Winter of Frozen Dreams spends scant time exploring rationales for the bizarre actions of its characters, declining to provide background explanations, but cutting right to the viscera so that the viewer can discern for himself what is on the serving platter and why.  For example, the audience never finds out why an intelligent, straight ‘A’ biochemistry student decides to sell her body as a low level hooker.  Nor is the onlooker enlightened as to why her clients accept her professions of love so unquestioningly, or why she would publicly announce her illegal plans, or keep poisons and damning lab equipment in her home where they are easily found once she becomes a murder suspect, or why Barbara’s boyfriend remains her boyfriend while he is being used by the authorities to send her to prison.

There is an interesting scene which provides some glimpse into Davies’ motivations, but it is so odd that it simply amplifies the enigmatic nature of the story.  Believing that Hoffman is innocent, Davies explains to her that going to the police to report the body is the right and proper thing for law abiding people like him and Hoffman to do.  He makes this speech while manicuring a large quantity of cocaine on her kitchen counter.

□ □ □ □

■ **Task brief**: In the film review, what is Davies doing while he tells Hoffman that going to the police is the right thing to do? The records are separate from the film review and unrelated to it.

■ **Dataset entries**:

□ □ □ □

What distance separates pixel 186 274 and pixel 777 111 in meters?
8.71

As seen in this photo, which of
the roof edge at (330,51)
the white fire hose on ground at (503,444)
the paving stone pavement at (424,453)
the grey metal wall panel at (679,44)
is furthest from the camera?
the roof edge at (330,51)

□ □ □ □

■ **Answer**: He is manicuring a large quantity of cocaine on her kitchen counter.